Title – The impact of selenium and selenoprotein levels on hemolysis and pain in sickle cell disease
Description
Although the cause of SCD, a mutation in the gene for hemoglobin, has been known for many years, there is little understanding of why the spectrum of symptoms varies so much among afflicted individuals. Our lab first linked hemolysis in sickle cell patients to abnormal mitochondrial ROS. In this study, we propose that the differences in disease severity that SCD patients experience is associated with selenium deficiency and reduced GPX1 activity, which is linked to mitochondrial RBC OCR and mitochondrial ROS generation.

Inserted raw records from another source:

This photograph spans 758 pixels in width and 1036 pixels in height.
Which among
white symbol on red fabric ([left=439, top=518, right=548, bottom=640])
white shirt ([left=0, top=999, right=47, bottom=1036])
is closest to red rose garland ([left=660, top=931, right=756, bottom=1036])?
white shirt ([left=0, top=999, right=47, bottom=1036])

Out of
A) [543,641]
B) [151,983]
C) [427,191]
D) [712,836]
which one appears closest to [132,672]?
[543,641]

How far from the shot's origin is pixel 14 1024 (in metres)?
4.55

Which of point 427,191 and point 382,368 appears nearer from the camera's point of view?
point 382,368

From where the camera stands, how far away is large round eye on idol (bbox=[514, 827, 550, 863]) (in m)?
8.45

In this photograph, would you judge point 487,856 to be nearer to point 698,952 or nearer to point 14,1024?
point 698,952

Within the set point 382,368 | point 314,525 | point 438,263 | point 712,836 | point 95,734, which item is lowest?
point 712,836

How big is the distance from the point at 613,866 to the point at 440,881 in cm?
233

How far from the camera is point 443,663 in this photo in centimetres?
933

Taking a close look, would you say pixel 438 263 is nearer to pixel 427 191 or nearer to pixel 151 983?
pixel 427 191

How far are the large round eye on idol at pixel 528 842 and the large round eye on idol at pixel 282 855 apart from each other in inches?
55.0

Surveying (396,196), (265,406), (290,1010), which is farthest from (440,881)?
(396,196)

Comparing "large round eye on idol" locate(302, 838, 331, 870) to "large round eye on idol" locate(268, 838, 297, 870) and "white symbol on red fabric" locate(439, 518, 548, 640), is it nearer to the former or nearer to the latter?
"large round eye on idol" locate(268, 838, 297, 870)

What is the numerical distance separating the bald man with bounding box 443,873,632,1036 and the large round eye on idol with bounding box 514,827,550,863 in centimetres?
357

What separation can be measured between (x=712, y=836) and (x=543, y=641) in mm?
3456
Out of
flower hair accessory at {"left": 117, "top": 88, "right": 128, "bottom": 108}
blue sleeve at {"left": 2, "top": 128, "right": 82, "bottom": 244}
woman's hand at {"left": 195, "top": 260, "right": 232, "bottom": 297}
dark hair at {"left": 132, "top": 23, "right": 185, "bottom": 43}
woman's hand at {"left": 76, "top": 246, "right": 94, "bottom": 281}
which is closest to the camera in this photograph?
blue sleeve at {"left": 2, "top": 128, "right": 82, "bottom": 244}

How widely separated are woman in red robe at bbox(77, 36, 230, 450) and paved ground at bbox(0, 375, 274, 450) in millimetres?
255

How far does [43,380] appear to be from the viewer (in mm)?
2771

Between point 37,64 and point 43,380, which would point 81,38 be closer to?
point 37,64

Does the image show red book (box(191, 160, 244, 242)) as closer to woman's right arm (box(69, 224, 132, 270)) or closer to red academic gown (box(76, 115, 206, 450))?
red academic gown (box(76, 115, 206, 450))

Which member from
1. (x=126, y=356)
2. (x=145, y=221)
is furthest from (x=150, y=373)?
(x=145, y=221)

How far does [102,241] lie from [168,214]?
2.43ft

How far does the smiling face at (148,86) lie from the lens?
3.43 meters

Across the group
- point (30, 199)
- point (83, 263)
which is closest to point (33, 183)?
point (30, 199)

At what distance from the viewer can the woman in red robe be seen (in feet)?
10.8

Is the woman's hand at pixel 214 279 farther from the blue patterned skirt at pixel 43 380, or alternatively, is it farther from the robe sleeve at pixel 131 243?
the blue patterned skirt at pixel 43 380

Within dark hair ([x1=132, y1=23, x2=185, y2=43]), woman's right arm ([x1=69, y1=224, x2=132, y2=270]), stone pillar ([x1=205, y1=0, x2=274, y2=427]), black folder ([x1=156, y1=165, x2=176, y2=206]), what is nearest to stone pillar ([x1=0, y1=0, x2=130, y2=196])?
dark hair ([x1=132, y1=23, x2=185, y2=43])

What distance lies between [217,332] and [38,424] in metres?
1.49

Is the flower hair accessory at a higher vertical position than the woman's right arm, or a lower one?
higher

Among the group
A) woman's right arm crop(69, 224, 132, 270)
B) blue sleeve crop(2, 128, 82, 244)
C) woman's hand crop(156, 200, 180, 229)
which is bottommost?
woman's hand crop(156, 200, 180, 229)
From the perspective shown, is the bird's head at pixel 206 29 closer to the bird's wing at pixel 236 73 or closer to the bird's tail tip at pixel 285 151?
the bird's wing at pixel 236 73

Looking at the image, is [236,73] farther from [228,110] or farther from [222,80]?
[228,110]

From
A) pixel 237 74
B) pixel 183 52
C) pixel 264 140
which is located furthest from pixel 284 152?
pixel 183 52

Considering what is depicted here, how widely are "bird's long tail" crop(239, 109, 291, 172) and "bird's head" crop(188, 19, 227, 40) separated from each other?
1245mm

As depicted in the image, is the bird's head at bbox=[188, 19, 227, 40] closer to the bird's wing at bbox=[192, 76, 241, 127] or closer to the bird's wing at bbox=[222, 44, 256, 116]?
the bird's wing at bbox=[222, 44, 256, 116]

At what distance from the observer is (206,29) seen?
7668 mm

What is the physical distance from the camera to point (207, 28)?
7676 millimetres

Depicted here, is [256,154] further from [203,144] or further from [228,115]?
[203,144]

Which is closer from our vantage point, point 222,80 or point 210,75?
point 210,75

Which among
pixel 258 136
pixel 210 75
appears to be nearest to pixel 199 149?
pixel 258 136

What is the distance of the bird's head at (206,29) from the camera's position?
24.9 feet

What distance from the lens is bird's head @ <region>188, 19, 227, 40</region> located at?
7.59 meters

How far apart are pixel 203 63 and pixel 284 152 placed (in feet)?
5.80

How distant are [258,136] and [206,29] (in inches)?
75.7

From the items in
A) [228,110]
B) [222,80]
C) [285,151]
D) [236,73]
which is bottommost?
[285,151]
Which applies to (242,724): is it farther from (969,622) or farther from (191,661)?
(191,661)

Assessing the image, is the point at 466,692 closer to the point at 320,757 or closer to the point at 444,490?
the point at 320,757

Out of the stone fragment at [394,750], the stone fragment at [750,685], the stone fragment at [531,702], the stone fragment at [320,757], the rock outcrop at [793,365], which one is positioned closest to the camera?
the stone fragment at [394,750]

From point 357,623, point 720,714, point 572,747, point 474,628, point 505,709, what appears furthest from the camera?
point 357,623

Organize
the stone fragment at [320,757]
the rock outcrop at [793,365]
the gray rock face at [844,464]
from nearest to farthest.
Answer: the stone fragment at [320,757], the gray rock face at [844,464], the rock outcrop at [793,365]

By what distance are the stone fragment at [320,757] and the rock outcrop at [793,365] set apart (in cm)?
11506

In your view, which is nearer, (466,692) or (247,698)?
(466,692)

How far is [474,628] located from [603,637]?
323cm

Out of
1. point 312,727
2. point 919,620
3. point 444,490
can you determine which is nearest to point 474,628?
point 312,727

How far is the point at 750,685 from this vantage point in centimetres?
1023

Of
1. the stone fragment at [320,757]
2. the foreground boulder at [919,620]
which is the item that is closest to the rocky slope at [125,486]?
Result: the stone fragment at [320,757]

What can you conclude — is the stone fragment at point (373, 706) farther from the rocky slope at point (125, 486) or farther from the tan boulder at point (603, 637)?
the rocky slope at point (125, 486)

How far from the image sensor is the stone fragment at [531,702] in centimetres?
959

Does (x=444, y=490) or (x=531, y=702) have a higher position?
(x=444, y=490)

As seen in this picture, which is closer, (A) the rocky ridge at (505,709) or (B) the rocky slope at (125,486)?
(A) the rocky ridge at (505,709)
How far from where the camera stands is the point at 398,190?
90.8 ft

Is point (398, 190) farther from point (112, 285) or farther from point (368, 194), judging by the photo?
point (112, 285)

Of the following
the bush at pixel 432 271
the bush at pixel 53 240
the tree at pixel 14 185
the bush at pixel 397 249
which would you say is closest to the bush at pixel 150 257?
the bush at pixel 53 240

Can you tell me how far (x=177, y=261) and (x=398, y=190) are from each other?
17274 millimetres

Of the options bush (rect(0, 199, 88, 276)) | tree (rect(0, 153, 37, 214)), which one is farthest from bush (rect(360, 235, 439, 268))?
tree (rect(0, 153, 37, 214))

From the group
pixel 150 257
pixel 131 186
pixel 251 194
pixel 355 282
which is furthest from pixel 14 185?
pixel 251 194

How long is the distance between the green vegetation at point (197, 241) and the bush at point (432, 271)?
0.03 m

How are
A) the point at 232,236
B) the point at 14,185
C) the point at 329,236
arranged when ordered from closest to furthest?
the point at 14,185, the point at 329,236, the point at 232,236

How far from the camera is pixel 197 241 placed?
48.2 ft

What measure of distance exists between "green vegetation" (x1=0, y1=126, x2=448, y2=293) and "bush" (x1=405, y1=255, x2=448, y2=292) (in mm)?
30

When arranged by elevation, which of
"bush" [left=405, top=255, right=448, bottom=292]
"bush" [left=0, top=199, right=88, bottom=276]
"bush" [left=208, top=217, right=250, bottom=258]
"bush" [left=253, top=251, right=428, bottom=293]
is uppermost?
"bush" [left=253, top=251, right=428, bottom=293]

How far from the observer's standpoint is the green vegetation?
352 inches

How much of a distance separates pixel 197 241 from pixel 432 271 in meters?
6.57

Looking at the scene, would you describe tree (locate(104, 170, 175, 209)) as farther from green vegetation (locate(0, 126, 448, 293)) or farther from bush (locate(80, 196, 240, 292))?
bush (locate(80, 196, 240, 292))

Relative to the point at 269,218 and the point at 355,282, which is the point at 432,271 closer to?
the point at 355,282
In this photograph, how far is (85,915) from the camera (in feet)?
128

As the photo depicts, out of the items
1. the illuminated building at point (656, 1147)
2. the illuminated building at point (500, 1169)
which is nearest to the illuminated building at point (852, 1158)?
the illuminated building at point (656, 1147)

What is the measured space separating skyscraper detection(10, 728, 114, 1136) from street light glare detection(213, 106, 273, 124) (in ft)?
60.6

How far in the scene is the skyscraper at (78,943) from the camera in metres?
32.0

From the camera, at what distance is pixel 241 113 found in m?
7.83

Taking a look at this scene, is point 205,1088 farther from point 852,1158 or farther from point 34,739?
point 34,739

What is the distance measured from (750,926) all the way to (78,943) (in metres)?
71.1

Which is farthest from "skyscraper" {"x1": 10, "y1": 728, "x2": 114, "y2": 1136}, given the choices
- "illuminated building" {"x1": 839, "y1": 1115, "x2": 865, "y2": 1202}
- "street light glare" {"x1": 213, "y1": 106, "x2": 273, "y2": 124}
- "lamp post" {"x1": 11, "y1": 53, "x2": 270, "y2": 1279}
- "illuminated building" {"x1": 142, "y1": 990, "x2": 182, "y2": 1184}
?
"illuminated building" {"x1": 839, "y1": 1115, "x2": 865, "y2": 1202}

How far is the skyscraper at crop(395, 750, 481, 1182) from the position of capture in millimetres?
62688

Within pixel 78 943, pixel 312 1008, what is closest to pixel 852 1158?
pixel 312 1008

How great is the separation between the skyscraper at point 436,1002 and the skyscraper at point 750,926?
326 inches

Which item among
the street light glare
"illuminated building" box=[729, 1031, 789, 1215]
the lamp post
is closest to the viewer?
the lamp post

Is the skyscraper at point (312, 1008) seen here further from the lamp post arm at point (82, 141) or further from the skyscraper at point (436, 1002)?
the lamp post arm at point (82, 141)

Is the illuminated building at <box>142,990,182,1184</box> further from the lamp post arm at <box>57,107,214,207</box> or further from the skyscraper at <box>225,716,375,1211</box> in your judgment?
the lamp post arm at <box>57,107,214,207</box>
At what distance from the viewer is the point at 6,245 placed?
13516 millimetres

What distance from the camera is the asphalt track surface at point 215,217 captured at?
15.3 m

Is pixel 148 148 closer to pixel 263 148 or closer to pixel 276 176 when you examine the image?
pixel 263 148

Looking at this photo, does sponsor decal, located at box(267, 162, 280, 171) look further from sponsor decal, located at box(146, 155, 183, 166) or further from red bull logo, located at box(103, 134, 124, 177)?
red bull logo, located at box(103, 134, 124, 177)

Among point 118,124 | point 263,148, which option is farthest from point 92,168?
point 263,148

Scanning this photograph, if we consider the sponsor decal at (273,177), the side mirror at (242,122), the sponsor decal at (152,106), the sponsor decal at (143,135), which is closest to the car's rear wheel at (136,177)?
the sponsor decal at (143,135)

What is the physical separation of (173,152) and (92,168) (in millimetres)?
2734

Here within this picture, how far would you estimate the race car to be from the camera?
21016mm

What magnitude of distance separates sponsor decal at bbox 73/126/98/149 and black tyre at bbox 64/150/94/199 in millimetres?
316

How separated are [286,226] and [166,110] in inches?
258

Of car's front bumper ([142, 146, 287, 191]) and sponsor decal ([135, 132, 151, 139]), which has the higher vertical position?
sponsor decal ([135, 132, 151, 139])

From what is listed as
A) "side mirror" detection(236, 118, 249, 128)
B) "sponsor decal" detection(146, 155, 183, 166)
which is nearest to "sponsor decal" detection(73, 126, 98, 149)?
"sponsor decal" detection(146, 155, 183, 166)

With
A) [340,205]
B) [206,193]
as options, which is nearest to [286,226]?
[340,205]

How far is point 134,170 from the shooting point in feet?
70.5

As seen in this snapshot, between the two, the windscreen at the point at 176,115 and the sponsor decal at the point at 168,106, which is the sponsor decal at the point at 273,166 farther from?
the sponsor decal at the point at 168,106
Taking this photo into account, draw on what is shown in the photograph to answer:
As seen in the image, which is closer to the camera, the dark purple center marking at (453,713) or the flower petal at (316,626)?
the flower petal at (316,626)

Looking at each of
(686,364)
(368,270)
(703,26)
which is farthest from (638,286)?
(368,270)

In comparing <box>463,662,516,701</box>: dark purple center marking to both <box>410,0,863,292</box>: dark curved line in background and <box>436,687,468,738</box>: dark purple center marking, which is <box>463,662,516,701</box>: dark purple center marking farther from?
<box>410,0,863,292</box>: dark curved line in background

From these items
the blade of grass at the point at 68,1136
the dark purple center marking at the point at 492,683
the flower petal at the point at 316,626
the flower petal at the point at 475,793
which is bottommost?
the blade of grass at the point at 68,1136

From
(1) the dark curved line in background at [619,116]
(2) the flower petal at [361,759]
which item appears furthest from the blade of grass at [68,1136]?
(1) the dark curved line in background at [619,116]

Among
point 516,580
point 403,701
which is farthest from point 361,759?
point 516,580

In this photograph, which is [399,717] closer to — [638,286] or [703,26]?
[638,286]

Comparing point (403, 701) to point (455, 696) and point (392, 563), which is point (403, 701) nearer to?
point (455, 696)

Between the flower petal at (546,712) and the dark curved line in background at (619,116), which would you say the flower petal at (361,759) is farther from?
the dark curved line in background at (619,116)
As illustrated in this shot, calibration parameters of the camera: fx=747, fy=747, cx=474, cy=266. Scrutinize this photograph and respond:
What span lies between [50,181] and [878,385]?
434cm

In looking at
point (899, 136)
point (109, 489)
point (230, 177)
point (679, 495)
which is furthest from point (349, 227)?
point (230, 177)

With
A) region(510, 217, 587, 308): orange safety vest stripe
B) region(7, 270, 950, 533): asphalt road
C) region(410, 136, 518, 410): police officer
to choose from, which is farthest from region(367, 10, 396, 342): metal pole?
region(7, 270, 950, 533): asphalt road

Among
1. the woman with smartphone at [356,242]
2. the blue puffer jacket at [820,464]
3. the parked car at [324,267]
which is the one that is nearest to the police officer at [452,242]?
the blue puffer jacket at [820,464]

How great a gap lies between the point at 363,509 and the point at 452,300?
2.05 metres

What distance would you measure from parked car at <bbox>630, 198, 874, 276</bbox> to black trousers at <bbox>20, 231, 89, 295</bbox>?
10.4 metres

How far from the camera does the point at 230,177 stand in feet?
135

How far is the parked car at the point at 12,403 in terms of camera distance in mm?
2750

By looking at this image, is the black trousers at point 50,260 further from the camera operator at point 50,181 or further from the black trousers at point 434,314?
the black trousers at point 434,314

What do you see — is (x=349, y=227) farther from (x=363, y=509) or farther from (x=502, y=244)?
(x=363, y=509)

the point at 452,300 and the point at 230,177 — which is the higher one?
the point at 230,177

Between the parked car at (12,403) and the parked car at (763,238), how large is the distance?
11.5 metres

These proposed studies will address the gap in the research regarding the varying severity of anemia in SCD by examining the association between selenium levels and GPX1 activity and their impact on hemoglobin levels and increases the number of sickle cell associated events (SCE) in children and adults with SCD. Establishing an association between the expression and or activity of selenoproteins and mitochondrial RBC bioenergetics and mitochondrial ROS generation would likely lead to the development of a new intervention strategy for mitigating the burden of SCD, and decreasing the profound morbidity and early mortality. The potential of providing a safe dietary supplement to the SCD community could be a novel strategy that could be implemented in developed as well as developing nations and could profoundly alter people’s lives by effecting the course of the disease.